Tema
Tema appears in the UPDV first as a son of Ishmael, then as the people and oasis-region descended from him on the northern Arabian trade route. The name carries a small but consistent cluster of associations: an Ishmaelite tribe, caravan country, an inhabited land along the eastern desert frontier, and one of several Arabian peoples named in oracles of judgment.
Son of Ishmael
In the genealogies of Ishmael, Tema is listed among the twelve sons whose names become the eponymous heads of Arabian tribes. The Genesis register places him near the end of the list: "Hadad, and Tema, Jetur, Naphish, and Kedemah" (Gen 25:15). The Chronicler preserves the same name in the parallel pedigree from Abraham through Ishmael: "Mishma, and Dumah, Massa, Hadad, and Tema" (1Ch 1:30). The two genealogies anchor Tema in the Ishmaelite line and identify the tribe by descent rather than by territory.
Caravans of the Desert
When Tema reappears outside the genealogies, it has become a place from which trading parties move. In Job's complaint over his unreliable friends, the figure of disappointed travelers is drawn from this Arabian geography:
"The caravans of Tema looked, The companies of Sheba waited for them" (Job 6:19).

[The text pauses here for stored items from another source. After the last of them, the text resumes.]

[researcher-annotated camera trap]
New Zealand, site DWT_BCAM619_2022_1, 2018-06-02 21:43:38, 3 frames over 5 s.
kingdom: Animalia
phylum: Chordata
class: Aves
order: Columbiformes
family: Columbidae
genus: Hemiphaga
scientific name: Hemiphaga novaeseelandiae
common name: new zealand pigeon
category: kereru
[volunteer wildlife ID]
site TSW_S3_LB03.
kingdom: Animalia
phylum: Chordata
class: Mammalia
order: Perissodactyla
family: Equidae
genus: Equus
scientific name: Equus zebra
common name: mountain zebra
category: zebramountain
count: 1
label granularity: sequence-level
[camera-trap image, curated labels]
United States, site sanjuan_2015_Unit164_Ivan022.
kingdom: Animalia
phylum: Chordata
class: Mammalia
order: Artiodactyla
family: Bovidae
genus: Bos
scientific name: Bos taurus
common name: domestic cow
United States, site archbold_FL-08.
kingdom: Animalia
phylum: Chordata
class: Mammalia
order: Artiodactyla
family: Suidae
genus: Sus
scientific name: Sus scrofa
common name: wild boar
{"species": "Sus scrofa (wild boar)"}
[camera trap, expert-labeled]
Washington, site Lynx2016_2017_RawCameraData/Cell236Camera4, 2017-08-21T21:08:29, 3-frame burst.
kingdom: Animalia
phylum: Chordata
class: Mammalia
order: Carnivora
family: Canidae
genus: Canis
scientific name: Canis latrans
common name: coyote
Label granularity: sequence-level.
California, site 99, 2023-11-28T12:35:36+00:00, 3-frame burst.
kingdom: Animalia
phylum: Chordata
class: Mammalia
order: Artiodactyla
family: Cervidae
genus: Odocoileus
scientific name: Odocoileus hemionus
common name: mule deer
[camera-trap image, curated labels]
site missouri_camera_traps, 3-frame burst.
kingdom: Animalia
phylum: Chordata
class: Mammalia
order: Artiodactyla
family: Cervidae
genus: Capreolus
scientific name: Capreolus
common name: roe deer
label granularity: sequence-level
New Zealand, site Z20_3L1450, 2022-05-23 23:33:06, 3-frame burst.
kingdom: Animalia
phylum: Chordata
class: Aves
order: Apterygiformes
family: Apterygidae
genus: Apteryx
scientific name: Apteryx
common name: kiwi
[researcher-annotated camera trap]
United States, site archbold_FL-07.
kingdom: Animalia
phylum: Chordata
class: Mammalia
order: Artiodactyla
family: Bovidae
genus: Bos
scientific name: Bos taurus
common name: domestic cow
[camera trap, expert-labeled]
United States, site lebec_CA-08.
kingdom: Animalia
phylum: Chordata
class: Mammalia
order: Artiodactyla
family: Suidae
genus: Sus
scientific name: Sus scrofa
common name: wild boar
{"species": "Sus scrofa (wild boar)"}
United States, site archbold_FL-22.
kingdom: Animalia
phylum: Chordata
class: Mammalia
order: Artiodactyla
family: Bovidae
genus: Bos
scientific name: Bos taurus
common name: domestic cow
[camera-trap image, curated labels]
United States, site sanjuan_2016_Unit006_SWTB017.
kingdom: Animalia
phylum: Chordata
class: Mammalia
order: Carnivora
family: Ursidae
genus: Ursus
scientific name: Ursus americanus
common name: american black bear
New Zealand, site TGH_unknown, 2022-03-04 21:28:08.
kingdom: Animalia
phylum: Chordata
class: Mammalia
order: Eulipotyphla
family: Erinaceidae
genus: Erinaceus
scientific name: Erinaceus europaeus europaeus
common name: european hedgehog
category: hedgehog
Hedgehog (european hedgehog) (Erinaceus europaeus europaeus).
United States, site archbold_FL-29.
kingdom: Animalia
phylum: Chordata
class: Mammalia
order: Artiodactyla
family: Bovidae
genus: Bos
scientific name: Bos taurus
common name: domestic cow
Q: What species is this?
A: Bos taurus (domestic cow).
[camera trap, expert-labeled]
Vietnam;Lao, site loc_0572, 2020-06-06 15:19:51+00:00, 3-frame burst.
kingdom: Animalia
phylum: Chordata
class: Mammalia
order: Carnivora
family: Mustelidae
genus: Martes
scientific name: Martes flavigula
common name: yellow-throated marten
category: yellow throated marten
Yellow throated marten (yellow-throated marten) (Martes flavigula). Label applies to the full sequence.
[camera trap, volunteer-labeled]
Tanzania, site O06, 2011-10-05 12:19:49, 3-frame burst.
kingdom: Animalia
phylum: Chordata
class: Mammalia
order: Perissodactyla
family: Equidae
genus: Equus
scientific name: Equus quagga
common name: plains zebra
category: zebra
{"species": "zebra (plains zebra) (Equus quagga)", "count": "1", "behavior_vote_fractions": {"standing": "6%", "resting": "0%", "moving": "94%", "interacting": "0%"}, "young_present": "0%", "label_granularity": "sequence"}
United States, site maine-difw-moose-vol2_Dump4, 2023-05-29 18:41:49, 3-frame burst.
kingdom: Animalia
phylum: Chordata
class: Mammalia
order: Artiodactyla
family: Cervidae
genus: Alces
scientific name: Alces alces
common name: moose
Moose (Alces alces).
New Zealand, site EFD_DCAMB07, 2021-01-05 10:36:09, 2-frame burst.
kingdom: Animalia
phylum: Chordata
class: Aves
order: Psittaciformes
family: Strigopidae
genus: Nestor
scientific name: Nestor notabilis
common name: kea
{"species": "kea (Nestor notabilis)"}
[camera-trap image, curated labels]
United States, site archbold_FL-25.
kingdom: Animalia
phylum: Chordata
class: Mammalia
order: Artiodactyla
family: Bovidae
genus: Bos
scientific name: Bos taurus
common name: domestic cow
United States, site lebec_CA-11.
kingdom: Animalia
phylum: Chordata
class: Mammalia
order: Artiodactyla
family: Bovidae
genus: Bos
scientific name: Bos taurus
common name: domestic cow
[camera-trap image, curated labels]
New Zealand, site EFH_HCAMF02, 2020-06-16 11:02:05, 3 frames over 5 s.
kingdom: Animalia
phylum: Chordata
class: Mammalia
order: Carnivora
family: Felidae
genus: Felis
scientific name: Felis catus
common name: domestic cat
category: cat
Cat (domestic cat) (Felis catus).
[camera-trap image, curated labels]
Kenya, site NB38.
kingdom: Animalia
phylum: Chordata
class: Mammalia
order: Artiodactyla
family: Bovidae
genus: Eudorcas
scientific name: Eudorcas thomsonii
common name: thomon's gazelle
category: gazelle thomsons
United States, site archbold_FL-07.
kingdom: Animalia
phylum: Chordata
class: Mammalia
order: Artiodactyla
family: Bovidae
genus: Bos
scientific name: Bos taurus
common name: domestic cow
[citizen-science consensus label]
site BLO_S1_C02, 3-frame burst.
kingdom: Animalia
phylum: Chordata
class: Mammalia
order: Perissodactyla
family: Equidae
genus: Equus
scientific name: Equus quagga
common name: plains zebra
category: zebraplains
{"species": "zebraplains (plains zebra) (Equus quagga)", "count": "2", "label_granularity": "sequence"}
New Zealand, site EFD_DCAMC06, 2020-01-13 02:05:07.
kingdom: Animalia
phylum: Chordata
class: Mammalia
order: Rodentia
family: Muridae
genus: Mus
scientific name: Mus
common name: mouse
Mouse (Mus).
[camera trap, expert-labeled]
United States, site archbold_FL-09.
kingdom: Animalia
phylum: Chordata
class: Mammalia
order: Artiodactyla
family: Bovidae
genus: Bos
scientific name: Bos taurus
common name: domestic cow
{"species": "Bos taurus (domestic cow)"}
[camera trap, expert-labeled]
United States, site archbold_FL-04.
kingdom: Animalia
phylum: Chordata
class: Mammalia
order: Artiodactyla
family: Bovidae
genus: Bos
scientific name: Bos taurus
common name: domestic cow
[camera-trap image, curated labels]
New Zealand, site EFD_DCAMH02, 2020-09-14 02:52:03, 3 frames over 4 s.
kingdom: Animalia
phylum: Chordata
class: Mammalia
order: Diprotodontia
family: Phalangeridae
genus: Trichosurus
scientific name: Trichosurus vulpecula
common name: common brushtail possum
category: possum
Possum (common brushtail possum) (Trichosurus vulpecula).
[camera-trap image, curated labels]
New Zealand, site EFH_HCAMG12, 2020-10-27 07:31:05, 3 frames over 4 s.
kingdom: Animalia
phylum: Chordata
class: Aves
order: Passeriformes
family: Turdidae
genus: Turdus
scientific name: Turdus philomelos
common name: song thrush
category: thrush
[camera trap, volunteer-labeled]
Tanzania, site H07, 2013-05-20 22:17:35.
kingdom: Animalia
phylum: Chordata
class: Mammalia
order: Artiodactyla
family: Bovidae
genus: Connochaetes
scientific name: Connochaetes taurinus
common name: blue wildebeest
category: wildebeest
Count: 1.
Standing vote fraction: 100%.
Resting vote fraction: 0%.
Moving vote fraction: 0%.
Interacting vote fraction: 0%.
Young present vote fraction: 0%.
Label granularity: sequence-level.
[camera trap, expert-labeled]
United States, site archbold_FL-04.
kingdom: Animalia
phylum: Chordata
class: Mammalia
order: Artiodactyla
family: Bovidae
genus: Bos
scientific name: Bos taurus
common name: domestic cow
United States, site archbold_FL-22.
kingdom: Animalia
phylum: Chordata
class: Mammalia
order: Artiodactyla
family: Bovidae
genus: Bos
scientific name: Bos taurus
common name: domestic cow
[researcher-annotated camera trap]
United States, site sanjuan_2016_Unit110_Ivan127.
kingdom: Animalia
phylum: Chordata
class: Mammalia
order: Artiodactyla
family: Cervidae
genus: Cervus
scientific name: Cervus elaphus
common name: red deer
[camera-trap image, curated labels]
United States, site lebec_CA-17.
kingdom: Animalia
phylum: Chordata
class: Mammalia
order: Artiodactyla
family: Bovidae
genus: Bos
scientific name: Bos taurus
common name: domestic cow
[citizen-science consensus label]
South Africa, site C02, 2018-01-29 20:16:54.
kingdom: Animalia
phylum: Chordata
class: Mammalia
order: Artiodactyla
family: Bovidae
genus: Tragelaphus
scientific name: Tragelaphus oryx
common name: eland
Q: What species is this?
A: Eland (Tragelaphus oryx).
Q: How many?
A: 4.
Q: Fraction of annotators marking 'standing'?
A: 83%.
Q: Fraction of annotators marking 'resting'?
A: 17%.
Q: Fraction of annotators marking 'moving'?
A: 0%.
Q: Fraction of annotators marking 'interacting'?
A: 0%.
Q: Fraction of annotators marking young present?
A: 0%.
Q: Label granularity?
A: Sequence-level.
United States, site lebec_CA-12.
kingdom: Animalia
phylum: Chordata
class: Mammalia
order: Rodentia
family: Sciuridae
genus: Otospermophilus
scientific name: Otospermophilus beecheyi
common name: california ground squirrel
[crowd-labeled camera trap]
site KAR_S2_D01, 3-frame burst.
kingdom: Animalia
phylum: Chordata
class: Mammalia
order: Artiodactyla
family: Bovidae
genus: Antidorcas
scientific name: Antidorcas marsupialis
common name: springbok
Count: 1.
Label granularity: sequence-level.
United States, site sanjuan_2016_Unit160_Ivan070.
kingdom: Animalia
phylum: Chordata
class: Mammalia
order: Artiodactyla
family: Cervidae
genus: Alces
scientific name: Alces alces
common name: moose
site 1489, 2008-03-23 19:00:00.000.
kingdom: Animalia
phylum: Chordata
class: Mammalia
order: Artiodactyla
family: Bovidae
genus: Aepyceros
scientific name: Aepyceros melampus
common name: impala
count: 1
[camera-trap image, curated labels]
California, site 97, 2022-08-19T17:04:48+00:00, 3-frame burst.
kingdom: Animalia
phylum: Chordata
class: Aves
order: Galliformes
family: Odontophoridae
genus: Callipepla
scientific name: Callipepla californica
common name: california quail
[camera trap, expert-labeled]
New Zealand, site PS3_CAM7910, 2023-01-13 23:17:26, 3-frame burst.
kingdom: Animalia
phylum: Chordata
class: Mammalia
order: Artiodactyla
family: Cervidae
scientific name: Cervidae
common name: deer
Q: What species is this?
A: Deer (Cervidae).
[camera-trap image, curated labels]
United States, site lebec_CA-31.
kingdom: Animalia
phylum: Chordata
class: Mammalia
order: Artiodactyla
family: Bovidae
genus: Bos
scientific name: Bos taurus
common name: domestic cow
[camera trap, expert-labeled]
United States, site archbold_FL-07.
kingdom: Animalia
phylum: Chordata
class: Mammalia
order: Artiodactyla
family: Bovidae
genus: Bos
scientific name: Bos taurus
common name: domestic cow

The verse couples Tema with Sheba — both names of long-distance Arabian trade — and uses their caravans to picture a search that comes to nothing. The reference assumes Tema as a known waystation, a place from which travelers set out and to which they expect water and rest.
A Land of Refuge on the Trade Route
Isaiah's oracle concerning Arabia presents Tema as inhabited country whose people meet refugees fleeing the sword. The land is named alongside its hospitality:
"To him who was thirsty they brought water; the inhabitants of the land of Tema met the fugitives with their bread" (Isa 21:14).
The verse fixes Tema as a settled land — "the inhabitants of the land of Tema" — capable of providing water and bread to those passing through. The picture matches the caravan setting in Job: an oasis on a desert route where strangers can be received.
Among the Nations Drinking the Cup
Jeremiah's catalogue of nations summoned to drink the cup of Yahweh's wrath places Tema in a list of Arabian peoples. The roll runs through the desert frontier:
"Dedan, and Tema, and Buz, and all who have the corners [of their hair] cut off" (Jer 25:23).
Tema stands between Dedan and Buz, grouped with peoples whose distinctive hair-cutting marks them as desert-dwellers. The grouping confirms what Genesis, Chronicles, Job, and Isaiah have already established: Tema belongs to a cluster of related Arabian tribes east and south of Judah, traceable to the Ishmaelite line and located along the caravan corridors of the northern desert.